Becher konzentriert sich in den New Yorker Novellen auf Entwurzelte, verunsicherte Individualisten, auf Menschen, die um Ansehen und eine gesicherte gesellschaftliche Position ringen. Meist führen sie eine Existenz im Exil, wie der taube, durch die Nazis im Konzentrationslager geschundene Jude Dr. Klopstock oder Doc Nightingale, der in einer traumatischen Vater-Sohn-Beziehung gefangene deutschstämmige Society-Psychiater. Sie gehören zu jenen, die aus dem „verbrannten Lebkuchenhaus“ Deutschland flüchteten, die den „Trümmerhaufen“ Europa hinter sich ließen, um in den freiheitlichen Vereinigten Staaten von Amerika neu zu beginnen. Die Protagonisten teilen die Erfahrung des Krieges. Jeder von ihnen trägt verstörende Erlebnisse in seiner Erinnerung. Die Ostküstenmetropole verschafft diesen Menschen Sicherheit, eine erträgliche Normalität und verspricht ihnen, vergessen zu können. Das Tändeln der Geschlechter, die Ablenkung durch Luxus und Genuss benebeln für kurze Zeit die Sinne – nur damit den Protagonisten nach schlaflosen Nächten dann um so schmerzlicher bewusst wird, wie bedrängt und düster die eigene Existenz ist. Die Erinnerung drückt sie machtvoll und erbarmungslos nieder, die Zukunft flößt ihnen Furcht ein, immer und immer wieder.

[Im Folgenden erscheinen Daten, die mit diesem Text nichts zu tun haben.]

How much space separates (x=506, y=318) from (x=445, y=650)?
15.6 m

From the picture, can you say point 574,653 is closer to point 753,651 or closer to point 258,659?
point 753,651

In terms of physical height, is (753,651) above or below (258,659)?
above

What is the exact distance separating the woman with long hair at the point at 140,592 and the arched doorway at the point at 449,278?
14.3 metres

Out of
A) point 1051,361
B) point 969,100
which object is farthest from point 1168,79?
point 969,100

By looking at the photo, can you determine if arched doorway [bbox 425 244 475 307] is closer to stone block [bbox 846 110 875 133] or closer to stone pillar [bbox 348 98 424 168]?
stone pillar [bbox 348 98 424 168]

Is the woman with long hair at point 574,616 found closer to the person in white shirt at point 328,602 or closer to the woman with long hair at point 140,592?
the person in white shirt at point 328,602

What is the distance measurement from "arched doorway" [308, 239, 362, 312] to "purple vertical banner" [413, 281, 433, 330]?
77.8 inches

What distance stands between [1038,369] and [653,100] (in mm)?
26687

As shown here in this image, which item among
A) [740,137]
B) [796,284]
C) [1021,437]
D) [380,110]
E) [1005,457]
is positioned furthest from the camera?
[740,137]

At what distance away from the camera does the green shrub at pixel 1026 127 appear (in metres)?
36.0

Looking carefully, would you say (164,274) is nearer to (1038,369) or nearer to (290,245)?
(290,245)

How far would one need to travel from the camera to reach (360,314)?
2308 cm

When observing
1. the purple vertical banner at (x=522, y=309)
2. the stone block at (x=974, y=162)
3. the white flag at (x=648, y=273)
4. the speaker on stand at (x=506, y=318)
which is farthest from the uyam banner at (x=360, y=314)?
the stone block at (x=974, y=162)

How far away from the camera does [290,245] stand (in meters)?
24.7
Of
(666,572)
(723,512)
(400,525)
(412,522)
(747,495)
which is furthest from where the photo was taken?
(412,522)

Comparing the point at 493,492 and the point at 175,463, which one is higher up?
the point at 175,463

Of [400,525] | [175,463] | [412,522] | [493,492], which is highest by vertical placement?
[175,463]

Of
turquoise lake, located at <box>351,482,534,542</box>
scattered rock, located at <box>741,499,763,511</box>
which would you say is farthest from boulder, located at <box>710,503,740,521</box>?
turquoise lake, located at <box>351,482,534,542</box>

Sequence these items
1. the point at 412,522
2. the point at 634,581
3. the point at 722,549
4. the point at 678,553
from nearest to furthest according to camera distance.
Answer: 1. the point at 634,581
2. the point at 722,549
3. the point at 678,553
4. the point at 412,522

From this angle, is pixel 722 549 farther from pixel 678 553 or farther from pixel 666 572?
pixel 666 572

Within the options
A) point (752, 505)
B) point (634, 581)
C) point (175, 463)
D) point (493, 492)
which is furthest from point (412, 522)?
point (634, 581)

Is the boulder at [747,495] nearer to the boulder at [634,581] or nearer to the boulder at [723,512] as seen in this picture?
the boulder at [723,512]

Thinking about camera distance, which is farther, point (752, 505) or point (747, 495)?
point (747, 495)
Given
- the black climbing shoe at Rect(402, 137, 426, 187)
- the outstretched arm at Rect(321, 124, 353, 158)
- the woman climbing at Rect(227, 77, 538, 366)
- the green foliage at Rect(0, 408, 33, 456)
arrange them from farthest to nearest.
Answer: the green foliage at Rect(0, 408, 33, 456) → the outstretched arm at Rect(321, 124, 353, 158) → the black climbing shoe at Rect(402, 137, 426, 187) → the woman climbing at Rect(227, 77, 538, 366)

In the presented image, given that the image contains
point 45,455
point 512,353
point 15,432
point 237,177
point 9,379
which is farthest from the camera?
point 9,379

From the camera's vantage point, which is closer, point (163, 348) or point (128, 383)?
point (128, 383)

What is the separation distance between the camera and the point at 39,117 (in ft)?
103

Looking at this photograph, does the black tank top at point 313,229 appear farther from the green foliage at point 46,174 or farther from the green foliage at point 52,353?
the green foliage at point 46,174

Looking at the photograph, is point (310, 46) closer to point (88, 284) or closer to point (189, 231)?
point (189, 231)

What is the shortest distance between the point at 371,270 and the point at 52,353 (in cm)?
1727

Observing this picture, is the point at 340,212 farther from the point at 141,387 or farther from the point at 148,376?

Die Nacht als Katalysator bringt an die Oberfläche, was in der Seele der Menschen verborgen liegt, sie macht das Dunkel der Seele erst sichtbar. Als elementares Motiv der Romantik verschafft die Nacht dem Irrationalen einen Raum. In dieser Funktion nutzt sie Becher. Er rückt die versteckten, verstörenden Geheimnisse vermeintlich geregelter Existenzen in den Fokus. Doch den letzten Schritt romantischen Weltverstehens geht Becher nicht mit. Bei ihm ist die Nacht keineswegs Medium der Transzendenz und Erlösung. Diese gibt es nicht mehr nach Nationalsozialismus, Judenverfolgung und Weltkrieg. Die krisenhafte Zuspitzung, auf die jeder gute Deutschunterricht beim Reden über das typisch Novellenhafte kommt, der erkenntnisfördernde, singuläre Moment wird bei Becher durch zwei Kräfte möglich: die Stadt und die Nacht, „the city that never sleeps“ und die dunkle Seite der Existenz. Die bunte, blinkende Beleuchtung der nächtlichen Metropole wirft Schlaglichter, welche die eigentlichen Formen der Dinge grotesk verzerren, ihre Stofflichkeit durch falsche Farben verbergen. Und doch: Wer sich auf die Bedingungen der Nacht versteht, erkennt die Wirklichkeit. Ähnlich verfährt Becher. Er persifliert, ironisiert, karikiert. Wer sich auf seine Art des Erzählens einlässt, erkennt die Tragik des Entwurzelt-Seins.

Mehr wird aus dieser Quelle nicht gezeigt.